Diese Ausführungen verhelfen der Beschwerde zum Erfolg:
Der belangten Behörde ist zwar zuzugestehen, dass die während des Aufenthalts erlangten Gesichtspunkte der Integration großteils in einem Zeitraum erworben wurden, als sich der Beschwerdeführer der Unsicherheit seines Aufenthaltsstatus bewusst war, er also - für den Fall eines negativen Ausgangs seines Asylverfahrens - nicht mit einem dauernden Aufenthalt im Bundesgebiet rechnen durfte. Allerdings hat § 66 Abs. 2 Z. 8 FPG schon vor dem Hintergrund der gebotenen Gesamtbetrachtung nicht zur Konsequenz, dass der während eines unsicheren Aufenthaltsstatus erlangten Integration überhaupt kein Gewicht beizumessen wäre und ein solcherart begründetes privates bzw. familiäres Interesse nie zur Unzulässigkeit einer Ausweisung führen könnte (vgl. das hg. Erkenntnis vom 22. Dezember 2009, Zl. 2009/21/0348). Im vorliegenden Fall sind nach Ansicht des Verwaltungsgerichtshofes die genannten zugunsten des Beschwerdeführers sprechenden Umstände in ihrer Gesamtheit betrachtet von solchem Gewicht, dass sie eine Unverhältnismäßigkeit der Ausweisung begründen.

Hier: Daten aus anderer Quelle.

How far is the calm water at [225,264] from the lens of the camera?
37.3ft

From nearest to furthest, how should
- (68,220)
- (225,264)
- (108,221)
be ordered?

Abgesehen davon, dass sich die belangte Behörde mit dem wiedergegebenen - bereits im Berufungsverfahren erstatteten - Vorbringen nicht im Einzelnen auseinandergesetzt hat, teilt der Verwaltungsgerichtshof nämlich die in der Beschwerde vertretene Ansicht, dass der rund 10 Jahre und 9 Monate dauernde Aufenthalt sowie die mehr als 9 Jahre lang kontinuierlich ausgeübte unselbständige Erwerbstätigkeit (in Verbindung mit den geltend gemachten, von der belangten Behörde jedenfalls nichts in Abrede gestellten weiteren Aspekten der erreichten Integration) den persönlichen Interessen des Beschwerdeführers am Verbleib im Bundesgebiet ein derart großes Gewicht verleihen, dass die Ausweisung gemäß § 66 Abs. 1 FPG - auch bei einem Eingriff nur in das Privatleben - unverhältnismäßig erscheint.
Der angefochtene Bescheid war daher schon deshalb gemäß § 42 Abs. 2 Z. 1 VwGG wegen Rechtswidrigkeit seines Inhaltes aufzuheben.
Der Ausspruch über den Aufwandersatz stützt sich auf die §§ 47 ff VwGG iVm der VwGH-Aufwandersatzverordnung 2008.